Marga revisó los mensajes de su Blackberry y saltó cuando una mano se posó en el hombro. Le costó reconocerlo, pero el hombre de barba desprolija la saludo familiarmente. ¿Cuánto hacía que no se veían? Desde el viaje a Tandil había pasado… ¿15 años?
Marina volvió y se dio cuenta que sobraba, cuando escuchó la tercera anécdota que no la incluía. Se fue en silencio, pero sonriente.
Marga y Miguel, hablaron y hablaron, hasta una hora después que las persianas bajaron.
Una cosa llevó a la otra y ella fue casi sin dormir al trabajo.
No fue consciente de lo que había pasado, hasta que volvió a su impecable apartamento y descubrió que, después de mucho tiempo, dejó la ropa desordenada en el piso del dormitorio.

Ahora, su propio universo estaba ordenado.

martes, 7 de enero de 2014

¡Qué tiempos aquellos!

El agobiante calor del verano no me dejó pensar rápidamente, y no sabía que a partir de esa tarde ya no iba a ser la misma.
Nacho y yo íbamos a cambiar los regalos de navidad con pocas ganas, el termómetro marcaba 40 grados y lo mejor era quedarse en casa. Nacho miró por la ventana y la señaló disimulado. Ella estaba sentada en el muro cercano al Lago del Parque Rodó. Tenía facciones y maquillaje de otra época, muchas flores en su vestido e impecables medias blancas en los zapatos claros. No le di mucha importancia, pensando que seguramente era una de esas nuevas loquitas que busca llamar la atención siendo bien distinta.  Pero ahora en perspectiva pienso que la delicada sombrilla que estaba apoyada en el muro lo decía todo.
Pero en esos primeros días del año, como en tantos otros, la ciudad estaba vacía y los pocos que quedábamos podíamos prestarle atención a detalles que el resto del año no podíamos ver.
Una nochecita de tormenta, mientras los rayos surcaban el cielo prometiendo lluvia para mitigar el calor, levanté la mirada desde el bus y el reflejo de un televisor me llamó la atención. No era un reflejo colorido y no pude dejar de mirarlo. El bus se adelantó hasta el semáforo y ahí estaba el, con el chaleco desprendido, mirando un televisor gordo, en estos tiempos de televisores extra flacos, absorto en las imágenes blanco y negro.
Al día siguiente salimos a andar en bicicleta rumbo a la rambla, y cuando llegamos a la calle Isla de Flores, el grupo de niños pasó corriendo rápidamente rumbo a Minas. El más alto era el que dominaba el aro con una especie de batuta y los demás corrían todo lo rápido que la suela de sus mocasines se lo permitía. Quise comentarlo con Nacho, pero había tanto viento esa tarde que nos teníamos que concentrar en pedalear.
Pero las imágenes se sumaron en mi cabeza antes de dormir, y el domingo lo confirmé, cuando iba caminando para la feria de Tristán Narvaja y ella,  con su batón de flores y ruleros en la cabeza, me saludó desde el balcón del primer piso bordando en el enorme tambor, que casi le tapaba la cara por completo.
Seguí caminando, pero empecé a inquietarme más y más. Era evidente que estos viajeros del tiempo estaban viviendo con nosotros, tomando Montevideo en estos días desolados. Dejó de ser un presentimiento para ser una certeza de esas que se sienten en el pecho.
Seguimos con nuestra vida normal, pero nos cruzamos con otro saliendo del supermercado. Llevaba en la mano un casette y un celular de esos que parecen un ladrillo. Le conté a Nacho mi teoría y se rió… Que soñaba demasiado, que estaba paranoica y que eran casualidades, fueron algunos de sus argumentos. Yo no seguí la conversación porque no valía la pena. No quería asustarlo.

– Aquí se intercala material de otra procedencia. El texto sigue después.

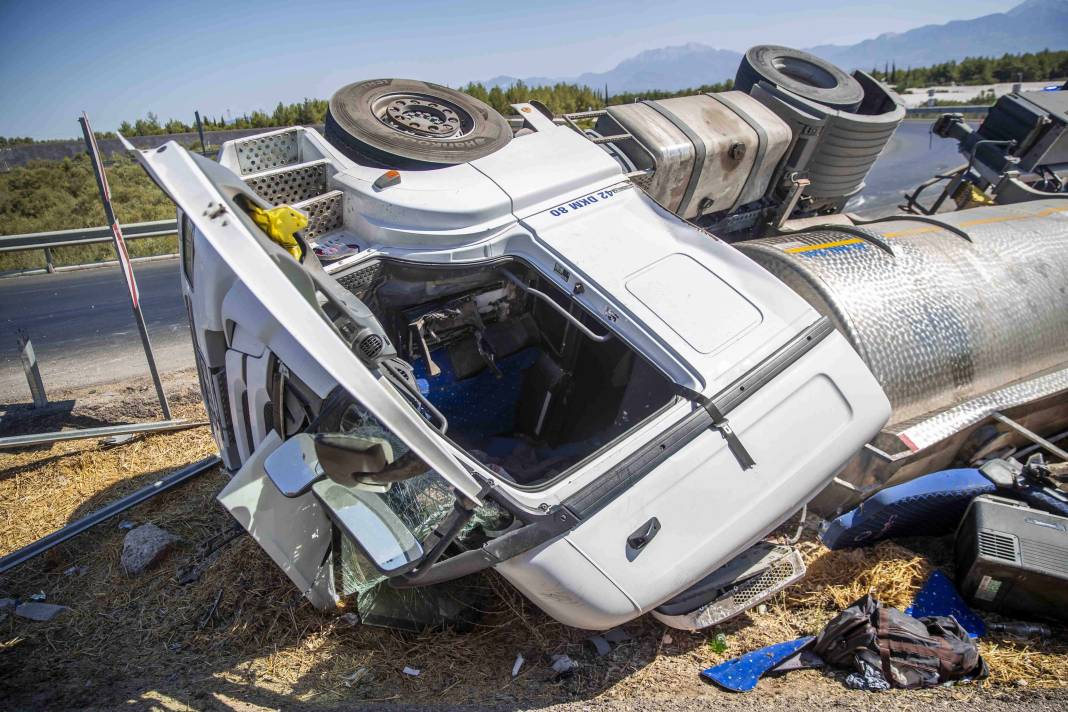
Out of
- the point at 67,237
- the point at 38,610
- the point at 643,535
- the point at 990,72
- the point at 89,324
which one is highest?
the point at 643,535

Estábamos cocinando juntos, como tantos otros días, el ring de un viejo teléfono era inconfundible. Pensé que sonaría una nueva aplicación en el Iphone de Nacho, un ring tone vintage… pero el sonido seguía y seguía. Empecé a correr por toda la casa, buscando su origen. Y lo encontré en el galpón. Ahí estaba, el teléfono rojo de disco, idéntico al  primero que tuvimos en casa, sonando fuerte aunque el cable estaba colgando. Atendí y lo supe… ahora era una de ellos.